## Requirement A
Repeat word for word the part of the blog post below that falls between "i like to try" and "embarrassing.  Moving on.", inclusive.

Thursday, October 31, 2013

Day 45

You know what, friends?  Selling yourself is really hard.

I'm not even kidding.  Going around to different companies/individuals/startupsfrommomsbasement explaining in a CV or on a phone interview why you're amazing at what you do is really horrifying. 

i like to try and imagine what the person at the other
 end of the phone is doing whilst I yell this
I have the most difficult time playing up my strengths and not just nodding modestly.  I do not do well with an abundance of compliments to begin with; not because I don't like hearing "you rule!", but because I don't know how to respond other than smiling and saying "thanks, you too"! with the occasional fist pump in the air... please don't stop complimenting me, it fuels my soul.   Side tangent, this is also my robotic response when ticket takers at the theater say "enjoy your movie", or the waiter nods and drops off my food with a kindly "let me know if there's anything else I can get you".  It's embarrassing.  Moving on.  

Then there's those job listings where you're expected to know how to do everything under the sun.  It's a requirement to know how to milk a camel whilst simultaneously drawing an eagle with your ear. 
It makes me wonder why on earth certain job qualifications would even go together.  I can do those things, separately (badly, I might add), but I certainly don't want to do it all at the same time.  And while you don't expect a response back at all because hey, let's face it, milking a camel whilst drawing an eagle with your ear isn't exactly in your wheelhouse, you get pretty frustrated not hearing back.

Then there's those times when you're super excited about a position, except... there's one special aspect of it.  You've never done that aspect before.  You're sure you can learn how to do it, but you don't have the necessary tools to do so.  What then?  At this point my anxiety takes over and I figure they'd laugh at me if I attempted to apply for said position without expert knowledge of such and such and so I don't apply at all.  Which I should.  So then I get all rawr rawr rawr at myself for letting an opportunity skip by and then the few people I told about said opportunity ask me about it and I feel even worse...
<breathe> <breathe> <breathe>

and with that, all the really big jobs are done

I need a how-to guide.  Why doesn't life come with a how-to guide?

So I continue to better myself.  My craft.  My work.  That program that threw off my confidence before - it's open and I'm playing in it.  And you know what, it's kind of fun.



And I'll keep applying.  And learning.  And applying.  Because pushing forward is all I can keep doing  -fist pump-

but first i need an 80s montage or something.



Thursday, October 17, 2013

Day 30


Well, it was close to that (sans pants).  I went into a baking frenzy.  How big of a frenzy?  To put it simply, I made enough pastries to start my own company and I almost did.  Enough that I started inquiring at local shops if they'd want to sell them.

pluot (plum/apricot hybrid) + blueberry
with a lime zest and almond crust
Peach + Raspberry in an almond crust









.

## Dataset entries
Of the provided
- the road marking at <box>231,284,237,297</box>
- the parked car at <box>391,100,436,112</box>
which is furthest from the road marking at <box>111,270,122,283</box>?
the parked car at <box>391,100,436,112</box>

## Requirement B
Reproduce every line of the entries above without changing anything.

## Exercise result A
i like to try and imagine what the person at the other
 end of the phone is doing whilst I yell this
I have the most difficult time playing up my strengths and not just nodding modestly.  I do not do well with an abundance of compliments to begin with; not because I don't like hearing "you rule!", but because I don't know how to respond other than smiling and saying "thanks, you too"! with the occasional fist pump in the air... please don't stop complimenting me, it fuels my soul.   Side tangent, this is also my robotic response when ticket takers at the theater say "enjoy your movie", or the waiter nods and drops off my food with a kindly "let me know if there's anything else I can get you".  It's embarrassing.  Moving on.

## Exercise result B
Of the provided
- the road marking at <box>231,284,237,297</box>
- the parked car at <box>391,100,436,112</box>
which is furthest from the road marking at <box>111,270,122,283</box>?
the parked car at <box>391,100,436,112</box>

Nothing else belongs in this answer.